• [Selected excerpt]:
Poselstwo RP w Bernie. Przemilczana historia [The Polish Legation in Bern. An Untold History]

Review of the book by Danuta Drywa

What is most shocking about the activities of the Ładoś Group is how effective they were when it came to saving thousands of people from the Nazis in spite of the circumstances in which they were operating. There were no machine guns, no one shouted “Hurry up!” and nobody sneaked past the walls after dark. The activity of the Ładoś Group is a Kafka-Musil grotesque of writing down protocols, stamping with round seals, and assigning ordinal numbers – all with the bitter smoke of the crematoria in the background.

by Wojciech Stanisławski

 

Ładoś Group is the term for a handful of Polish diplomats and activists of international Jewish organizations who organized a real “factory” in Switzerland during the Second World War that produced passports for South and Central American countries with the goal of saving Jews from the Shoah – for pre-war citizens of both Poland and other countries occupied by the Third Reich. For many years, the Ładoś Group’s activities remained virtually unknown to everyone, except for a small handful of specialists.

A pop-culture vision of the Second World War

There were many reasons for this anonymity. One of them is the small number of reports and testimonials. Also, the founders of the Group, including Minister Aleksander Ładoś, were repressed by the communists in Poland after the war and they died in poverty and oblivion or in exile. Such circumstances were not favorable for writing memoirs. Many survivors were simply unaware of the mechanism behind their salvation or did not see the need for any discussion about it. Also, few of the source documents have survived. Only today, successive “Ładoś passports” have been gradually registered in Yad Vashem archives, European archives or private collections. A considerable obstacle in popularizing the achievements of the Ładoś Group may also be the unusual nature of the entire project. It differs from the stereotypical perspectives of the Second World War in Europe perpetuated by pop culture, with black and white elections and zero-one logic: life or death, betrayal or heroism, Nazis or allies.

• [Problem details]: Reproduce word for word the part of the book review above, starting with "Review of the" and going on through "in the background.".

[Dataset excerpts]
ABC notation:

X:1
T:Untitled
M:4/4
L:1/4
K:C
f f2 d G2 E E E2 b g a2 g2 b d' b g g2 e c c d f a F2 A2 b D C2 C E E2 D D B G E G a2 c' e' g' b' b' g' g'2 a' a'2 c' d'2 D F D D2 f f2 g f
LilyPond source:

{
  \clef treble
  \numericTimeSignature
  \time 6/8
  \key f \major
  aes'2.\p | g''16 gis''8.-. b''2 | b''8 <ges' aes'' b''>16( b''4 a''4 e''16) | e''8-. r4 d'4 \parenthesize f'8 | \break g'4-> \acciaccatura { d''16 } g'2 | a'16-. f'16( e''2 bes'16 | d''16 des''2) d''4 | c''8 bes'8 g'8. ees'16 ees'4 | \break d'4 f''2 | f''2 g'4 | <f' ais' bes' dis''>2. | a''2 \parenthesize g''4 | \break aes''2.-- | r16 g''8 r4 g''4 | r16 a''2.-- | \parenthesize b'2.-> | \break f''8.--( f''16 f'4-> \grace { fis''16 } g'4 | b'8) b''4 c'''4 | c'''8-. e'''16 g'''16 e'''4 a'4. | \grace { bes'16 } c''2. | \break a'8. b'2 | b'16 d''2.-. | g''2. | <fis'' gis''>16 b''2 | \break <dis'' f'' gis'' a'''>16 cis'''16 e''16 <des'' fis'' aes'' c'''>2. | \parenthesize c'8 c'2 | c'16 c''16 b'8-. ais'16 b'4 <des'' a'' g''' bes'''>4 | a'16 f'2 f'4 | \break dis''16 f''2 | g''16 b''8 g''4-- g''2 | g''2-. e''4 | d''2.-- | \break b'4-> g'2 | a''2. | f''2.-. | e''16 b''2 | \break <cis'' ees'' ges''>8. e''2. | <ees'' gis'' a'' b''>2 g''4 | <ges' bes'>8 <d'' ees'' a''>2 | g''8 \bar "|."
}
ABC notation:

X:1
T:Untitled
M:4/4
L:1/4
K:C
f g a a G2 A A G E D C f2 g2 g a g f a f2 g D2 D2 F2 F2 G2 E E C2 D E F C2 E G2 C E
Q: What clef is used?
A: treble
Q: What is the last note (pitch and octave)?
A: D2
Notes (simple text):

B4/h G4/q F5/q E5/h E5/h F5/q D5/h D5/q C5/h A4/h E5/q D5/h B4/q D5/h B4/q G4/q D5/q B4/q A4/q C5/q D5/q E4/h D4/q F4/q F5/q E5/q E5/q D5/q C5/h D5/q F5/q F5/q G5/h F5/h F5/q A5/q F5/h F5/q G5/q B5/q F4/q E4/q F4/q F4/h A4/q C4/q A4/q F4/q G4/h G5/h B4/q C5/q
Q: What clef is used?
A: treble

• [Answer to the exercise]:
Review of the book by Danuta Drywa

What is most shocking about the activities of the Ładoś Group is how effective they were when it came to saving thousands of people from the Nazis in spite of the circumstances in which they were operating. There were no machine guns, no one shouted “Hurry up!” and nobody sneaked past the walls after dark. The activity of the Ładoś Group is a Kafka-Musil grotesque of writing down protocols, stamping with round seals, and assigning ordinal numbers – all with the bitter smoke of the crematoria in the background.